Soil fertility limits forests capacity to absorb excess CO2

provided by University of Michigan

field study on the effects of elevated carbon dioxide (CO2) on forest ecosystems raises doubts about the ability of trees to absorb excess CO2 accumulating in the earth's atmosphere.

    Results of the seven-year study, published in the May 24 issue of Nature, show that some forests will not increase the amount of carbon they sequester at least not enough to compensate for increasing atmospheric CO2. Soil fertility is a key factor in determining the long-term growth response to elevated CO2, according to co-principal investigator David S. Ellsworth, assistant professor of plant physiological ecology in the School of Natural Resources and Environment at the University of Michigan.

    “When we exposed trees in low-nutrient soil to elevated CO2, they maintained growth increases only with added nutrients,” said Ellsworth. “While CO2 initially acts as a stimulus to the tree's physiology, our experiments suggest that short-term increases in growth are not sustainable over the long-term in low-nutrient environments.”

    The open-air field study described in Nature is the first of its kind to examine the effects of elevated CO2 on forests growing in nutrient-limited environments over many years. The study included the longest running forest-based Free Air CO2 Enrichment (FACE) experiment.

    By exposing trees to elevated CO2 in an otherwise natural setting, the researchers were able to simulate conditions predicted for 50 years from now.

    “Other recent studies have shown that elevated CO2 increases growth, measured as the amount of carbon sequestered in the tree's biomass, and increases nutrient uptake as well,” Ellsworth said. “But what happens if the tree does not take up soil nutrients in proportion to that growth increase, or the nutrients are not available?”

    That is the case for many northern mid-latitude forests, which comprise much land in the United States and Europe, Ellsworth noted. Forest soils tends to be low in nutrients because most of the nutrient-rich soil has been used for agriculture.
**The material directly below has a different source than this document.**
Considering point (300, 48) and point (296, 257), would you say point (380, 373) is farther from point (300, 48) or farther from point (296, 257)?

    “The debate over how much CO2 trees will absorb should consider the limitations of soil fertility or other key resources in low supply.”

    The FACE experiment was conducted on a moderately fertile site at the Duke Forest of Duke University. A second field experiment used CO2 enrichment in chambers on an infertile site in the sandhills of North Carolina. Both experiments exposed maturing loblolly pine trees to levels of CO2 predicted to accumulate in the earth's atmosphere 50 years from now.

    In the FACE experiment, the researchers compared growth of CO2-treated trees with untreated trees in an adjacent plot. Averaged over the first three years of the experiment, the elevated CO2 plot showed a 34 percent increase in growth relative to the ambient CO2 (untreated) plot. However, that increase dropped to 6 percent over the following four years.

    To test whether nutrient limitations reduce the tree response to elevated CO2, the researchers added a balanced fertilizer to half the FACE area. Averaged over 1999 and 2000, trees grown under elevated CO2 without nutrient addition increased growth at an annual rate of only 7 percent while the fertilized trees grown in ambient CO2 increased annual growth by 15 percent.

    The combination of improved nutrition and elevated CO2 increased growth by 47 percent at the site. This clearly indicates a synergistic effect of CO2 and nutrient supply, the researchers concluded.

    At the infertile site, trees without added nutrition showed virtually no growth response to elevated CO2 in two years. Under optimal nutrition and ambient CO2, growth increased 21 percent. In trees subjected to the combination of improved nutrition and elevated CO2, growth was 74 percent more than three times the sum of separate responses.

    These findings suggest that growth responses of pine forests to elevated CO2 will be highly variable and depend on site fertility, to the point that trees growing on nutritionally poor sites may not respond at all. Moreover, other factors, such as water deficits, also could limit forest response to atmospheric CO2.

    “Trees can sustain increases in biomass only as long as they find enough water and nutrients in their ecosystems,” Ellsworth said. “I don't think we can assume existing forests, with their fertility limitations, will completely offset rising CO2 without soil amendments. We will more likely find solutions in measures such as burning less fossil fuel and planting more trees in high-nutrient soils.”

    Prof. Ram Oren of the Nicholas School of the Environment and Earth Sciences, Duke University, also was a principal investigator on the project. The research team included collaborators from Brookhaven National Laboratory, Boston University, and the US Forest Service.

    Brookhaven National Laboratory pioneered the free-air CO2 enrichment technology used in the study and operated the FACE system.